MONTROSE-As an artist, Lynn Vogel is known for bringing together various materials to create breathtaking and individual sculptures in non-traditional mediums. As a small business owner, putting pieces of a statistical puzzle together to create a picture has also been a passion for Vogel, the force behind Comparable Sales Research for 25 years.
“I love puzzles, and this is the ultimate puzzle,” said Vogel. “What do the numbers tell us?”
Though she is well known as a weaver and artist, it was while working for an appraiser many years ago that Vogel started her research business. “He was looking to make some changes, and there was some pressure for research,” Vogel said. “So I sat down with a number of local appraisers, and came up with a strategy.”

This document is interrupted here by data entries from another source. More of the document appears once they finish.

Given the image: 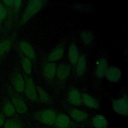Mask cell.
I'll return each instance as SVG.
<instances>
[{
  "label": "cell",
  "mask_w": 128,
  "mask_h": 128,
  "mask_svg": "<svg viewBox=\"0 0 128 128\" xmlns=\"http://www.w3.org/2000/svg\"><path fill=\"white\" fill-rule=\"evenodd\" d=\"M43 2L42 0H33L30 1L22 16V22L24 23L32 16L40 10L43 6Z\"/></svg>",
  "instance_id": "obj_1"
},
{
  "label": "cell",
  "mask_w": 128,
  "mask_h": 128,
  "mask_svg": "<svg viewBox=\"0 0 128 128\" xmlns=\"http://www.w3.org/2000/svg\"><path fill=\"white\" fill-rule=\"evenodd\" d=\"M112 108L117 114L127 116L128 112V102L126 97L116 99L112 101Z\"/></svg>",
  "instance_id": "obj_2"
},
{
  "label": "cell",
  "mask_w": 128,
  "mask_h": 128,
  "mask_svg": "<svg viewBox=\"0 0 128 128\" xmlns=\"http://www.w3.org/2000/svg\"><path fill=\"white\" fill-rule=\"evenodd\" d=\"M56 117V112L50 109L44 110L38 116L39 120L43 124L47 126H51L54 124Z\"/></svg>",
  "instance_id": "obj_3"
},
{
  "label": "cell",
  "mask_w": 128,
  "mask_h": 128,
  "mask_svg": "<svg viewBox=\"0 0 128 128\" xmlns=\"http://www.w3.org/2000/svg\"><path fill=\"white\" fill-rule=\"evenodd\" d=\"M105 76L108 81L112 82H117L121 79L122 72L118 68L112 66L107 69Z\"/></svg>",
  "instance_id": "obj_4"
},
{
  "label": "cell",
  "mask_w": 128,
  "mask_h": 128,
  "mask_svg": "<svg viewBox=\"0 0 128 128\" xmlns=\"http://www.w3.org/2000/svg\"><path fill=\"white\" fill-rule=\"evenodd\" d=\"M24 89L25 92L28 98L32 101L36 100V90L33 80L32 78H28V80Z\"/></svg>",
  "instance_id": "obj_5"
},
{
  "label": "cell",
  "mask_w": 128,
  "mask_h": 128,
  "mask_svg": "<svg viewBox=\"0 0 128 128\" xmlns=\"http://www.w3.org/2000/svg\"><path fill=\"white\" fill-rule=\"evenodd\" d=\"M54 124L58 128H68L70 124V120L66 114H61L56 116Z\"/></svg>",
  "instance_id": "obj_6"
},
{
  "label": "cell",
  "mask_w": 128,
  "mask_h": 128,
  "mask_svg": "<svg viewBox=\"0 0 128 128\" xmlns=\"http://www.w3.org/2000/svg\"><path fill=\"white\" fill-rule=\"evenodd\" d=\"M92 122L94 128H106L108 124L106 118L102 114H96L94 116Z\"/></svg>",
  "instance_id": "obj_7"
},
{
  "label": "cell",
  "mask_w": 128,
  "mask_h": 128,
  "mask_svg": "<svg viewBox=\"0 0 128 128\" xmlns=\"http://www.w3.org/2000/svg\"><path fill=\"white\" fill-rule=\"evenodd\" d=\"M108 69L107 60L104 58H101L98 62L96 70V74L100 78H102L106 74Z\"/></svg>",
  "instance_id": "obj_8"
},
{
  "label": "cell",
  "mask_w": 128,
  "mask_h": 128,
  "mask_svg": "<svg viewBox=\"0 0 128 128\" xmlns=\"http://www.w3.org/2000/svg\"><path fill=\"white\" fill-rule=\"evenodd\" d=\"M68 100L72 104L79 106L82 102V96L79 92L76 89L72 90L68 94Z\"/></svg>",
  "instance_id": "obj_9"
},
{
  "label": "cell",
  "mask_w": 128,
  "mask_h": 128,
  "mask_svg": "<svg viewBox=\"0 0 128 128\" xmlns=\"http://www.w3.org/2000/svg\"><path fill=\"white\" fill-rule=\"evenodd\" d=\"M12 104L16 110L20 114H24L27 111V106L26 104L22 99L14 97L12 98Z\"/></svg>",
  "instance_id": "obj_10"
},
{
  "label": "cell",
  "mask_w": 128,
  "mask_h": 128,
  "mask_svg": "<svg viewBox=\"0 0 128 128\" xmlns=\"http://www.w3.org/2000/svg\"><path fill=\"white\" fill-rule=\"evenodd\" d=\"M70 116L75 120L82 122L87 118L88 115L86 112L82 110L74 108L70 111Z\"/></svg>",
  "instance_id": "obj_11"
},
{
  "label": "cell",
  "mask_w": 128,
  "mask_h": 128,
  "mask_svg": "<svg viewBox=\"0 0 128 128\" xmlns=\"http://www.w3.org/2000/svg\"><path fill=\"white\" fill-rule=\"evenodd\" d=\"M82 100L84 104L88 107L92 109H98V104L97 101L90 95L84 94L82 96Z\"/></svg>",
  "instance_id": "obj_12"
},
{
  "label": "cell",
  "mask_w": 128,
  "mask_h": 128,
  "mask_svg": "<svg viewBox=\"0 0 128 128\" xmlns=\"http://www.w3.org/2000/svg\"><path fill=\"white\" fill-rule=\"evenodd\" d=\"M68 56L71 64H76L79 56L78 48L75 44H72L70 46L68 52Z\"/></svg>",
  "instance_id": "obj_13"
},
{
  "label": "cell",
  "mask_w": 128,
  "mask_h": 128,
  "mask_svg": "<svg viewBox=\"0 0 128 128\" xmlns=\"http://www.w3.org/2000/svg\"><path fill=\"white\" fill-rule=\"evenodd\" d=\"M58 78L60 80H62L66 79L70 73V68L66 64H60L56 71Z\"/></svg>",
  "instance_id": "obj_14"
},
{
  "label": "cell",
  "mask_w": 128,
  "mask_h": 128,
  "mask_svg": "<svg viewBox=\"0 0 128 128\" xmlns=\"http://www.w3.org/2000/svg\"><path fill=\"white\" fill-rule=\"evenodd\" d=\"M20 47L23 52L29 58H34L35 57V52L32 46L28 42H22L20 44Z\"/></svg>",
  "instance_id": "obj_15"
},
{
  "label": "cell",
  "mask_w": 128,
  "mask_h": 128,
  "mask_svg": "<svg viewBox=\"0 0 128 128\" xmlns=\"http://www.w3.org/2000/svg\"><path fill=\"white\" fill-rule=\"evenodd\" d=\"M14 85L16 90L19 92H22L24 90V82L23 78L20 74H17L14 77Z\"/></svg>",
  "instance_id": "obj_16"
},
{
  "label": "cell",
  "mask_w": 128,
  "mask_h": 128,
  "mask_svg": "<svg viewBox=\"0 0 128 128\" xmlns=\"http://www.w3.org/2000/svg\"><path fill=\"white\" fill-rule=\"evenodd\" d=\"M56 66L53 62L47 64L44 68V74L45 76L48 79L52 78L56 74Z\"/></svg>",
  "instance_id": "obj_17"
},
{
  "label": "cell",
  "mask_w": 128,
  "mask_h": 128,
  "mask_svg": "<svg viewBox=\"0 0 128 128\" xmlns=\"http://www.w3.org/2000/svg\"><path fill=\"white\" fill-rule=\"evenodd\" d=\"M86 66L85 56L82 55L79 56L76 62V73L78 76L82 75L84 72Z\"/></svg>",
  "instance_id": "obj_18"
},
{
  "label": "cell",
  "mask_w": 128,
  "mask_h": 128,
  "mask_svg": "<svg viewBox=\"0 0 128 128\" xmlns=\"http://www.w3.org/2000/svg\"><path fill=\"white\" fill-rule=\"evenodd\" d=\"M64 50L61 48H58L53 50L48 56V60L50 62L56 61L62 56Z\"/></svg>",
  "instance_id": "obj_19"
},
{
  "label": "cell",
  "mask_w": 128,
  "mask_h": 128,
  "mask_svg": "<svg viewBox=\"0 0 128 128\" xmlns=\"http://www.w3.org/2000/svg\"><path fill=\"white\" fill-rule=\"evenodd\" d=\"M4 128H22V124L17 119L12 118L4 123Z\"/></svg>",
  "instance_id": "obj_20"
},
{
  "label": "cell",
  "mask_w": 128,
  "mask_h": 128,
  "mask_svg": "<svg viewBox=\"0 0 128 128\" xmlns=\"http://www.w3.org/2000/svg\"><path fill=\"white\" fill-rule=\"evenodd\" d=\"M4 112L6 115L8 116H12L15 112V108L12 104L10 102H6L4 106Z\"/></svg>",
  "instance_id": "obj_21"
},
{
  "label": "cell",
  "mask_w": 128,
  "mask_h": 128,
  "mask_svg": "<svg viewBox=\"0 0 128 128\" xmlns=\"http://www.w3.org/2000/svg\"><path fill=\"white\" fill-rule=\"evenodd\" d=\"M37 91L40 100L43 102H47L49 100V96L46 92L40 86H37Z\"/></svg>",
  "instance_id": "obj_22"
},
{
  "label": "cell",
  "mask_w": 128,
  "mask_h": 128,
  "mask_svg": "<svg viewBox=\"0 0 128 128\" xmlns=\"http://www.w3.org/2000/svg\"><path fill=\"white\" fill-rule=\"evenodd\" d=\"M22 67L24 72L27 74H30L32 72V64L29 58H25L22 60Z\"/></svg>",
  "instance_id": "obj_23"
},
{
  "label": "cell",
  "mask_w": 128,
  "mask_h": 128,
  "mask_svg": "<svg viewBox=\"0 0 128 128\" xmlns=\"http://www.w3.org/2000/svg\"><path fill=\"white\" fill-rule=\"evenodd\" d=\"M81 37L82 41L86 44H90L92 40V34L88 31H84L82 33Z\"/></svg>",
  "instance_id": "obj_24"
},
{
  "label": "cell",
  "mask_w": 128,
  "mask_h": 128,
  "mask_svg": "<svg viewBox=\"0 0 128 128\" xmlns=\"http://www.w3.org/2000/svg\"><path fill=\"white\" fill-rule=\"evenodd\" d=\"M10 42L8 40H4L0 43V56L4 54L10 48Z\"/></svg>",
  "instance_id": "obj_25"
},
{
  "label": "cell",
  "mask_w": 128,
  "mask_h": 128,
  "mask_svg": "<svg viewBox=\"0 0 128 128\" xmlns=\"http://www.w3.org/2000/svg\"><path fill=\"white\" fill-rule=\"evenodd\" d=\"M6 10L3 6L0 4V21L2 20L6 17Z\"/></svg>",
  "instance_id": "obj_26"
},
{
  "label": "cell",
  "mask_w": 128,
  "mask_h": 128,
  "mask_svg": "<svg viewBox=\"0 0 128 128\" xmlns=\"http://www.w3.org/2000/svg\"><path fill=\"white\" fill-rule=\"evenodd\" d=\"M21 4H22V1L20 0H14V7L16 9H18L19 8L20 6H21Z\"/></svg>",
  "instance_id": "obj_27"
},
{
  "label": "cell",
  "mask_w": 128,
  "mask_h": 128,
  "mask_svg": "<svg viewBox=\"0 0 128 128\" xmlns=\"http://www.w3.org/2000/svg\"><path fill=\"white\" fill-rule=\"evenodd\" d=\"M4 115L0 112V128L4 124Z\"/></svg>",
  "instance_id": "obj_28"
},
{
  "label": "cell",
  "mask_w": 128,
  "mask_h": 128,
  "mask_svg": "<svg viewBox=\"0 0 128 128\" xmlns=\"http://www.w3.org/2000/svg\"><path fill=\"white\" fill-rule=\"evenodd\" d=\"M4 2L7 5H12V4H14V0H4Z\"/></svg>",
  "instance_id": "obj_29"
},
{
  "label": "cell",
  "mask_w": 128,
  "mask_h": 128,
  "mask_svg": "<svg viewBox=\"0 0 128 128\" xmlns=\"http://www.w3.org/2000/svg\"></svg>",
  "instance_id": "obj_30"
}]
</instances>
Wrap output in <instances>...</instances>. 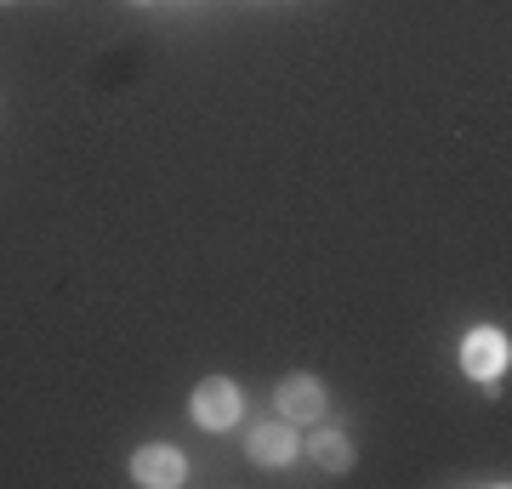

Today, Vogel’s clients include not only appraisers, but realtors, bankers, and buyers and sellers of real estate.
“I just worked with a couple who had a little house they wanted to sell,” she said. “We sat down and did an analysis of sales in their area, and the price range they would be looking at.
“I think that house sold in a week,” she said.
Areas in the City that are currently selling well include Cobble Creek, American Village, and Ravenscrest, she noted. The largest recent sale within City limits was a home on 3.6 acres that sold for $739,725. However, it was the core City that also took the greatest hit during the economic downturn, Vogel said.
“Downtown had the highest foreclosure rates,” she said. “Because of the size and the price, many of the homes Downtown are starter homes.”
Though many home sales are to newcomers who are drawn to the Montrose area for retirement considerations or to be closer to family members, people who already live in the area buy and sell homes too, Vogel said.
“They may want to buy up, or buy down because the kids have grown and they no longer need the space,” she said. “They may move down from the mountain communities because there is less snow here, or to be closer to care facilities. Some people who have lived in the country for a while just want to move to town.”
Montrose took a hit during the recession, Vogel noted, in part because of the numbers of platted, residential lots available for sale. “That’s bad because it means there is too much inventory,” she said, noting that an excess of speculative development was an issue nationwide in the mid 2000’s. Also contributing to the economic collapse were foreclosures, Montrose City Planner Garry Baker said.
“When there tons of bank-owned lots on the market, it brings the prices down on everything,” Baker said, noting that the market responded by producing fewer spec homes. Today, foreclosures have slowed, available platted residential lots have decreased to the point that new ones are again being created, and building permits are up over last year.
“We’re definitely seeing more interest and activity here,” he said. “People are coming in and investing, which is shared all around—it’s so great.”
And while the era of palatial single family homes is by no means over, many consumers are opting for simpler homes and lifestyles today, Baker said.
“Builders are trying to appeal to different market niches,” he said. “There is more activity with patio homes, for example. Many people are buying homes on smaller lots, to have a smaller yard to care for.”
Montrose as a community is healthy, Lynn Vogel agreed. Single home sales within Montrose County are rose by 13 percent between April 1-June 30, 2015 compared to April 1-June 30, 2014, she said.
In the City of Montrose single family home sales rose 8.6 percent during that same time frame, Vogel noted.
“That’s a really good growth rate, and it is sustainable,” she said.
Within the “core” City area, from North 9th to South 12th streets and West of the Railroad tracks to the Uncompahgre River and east to San Juan Avenue, 40 of 207 sales between Jan. 1 and June 30, 2015 were in the $35,000 to $213,000 price range, according to Vogel’s statistics. Between Jan. 1 and June 30 2014, 34 of 189 sales in the core City were in the $30,000 to $215,000 price range.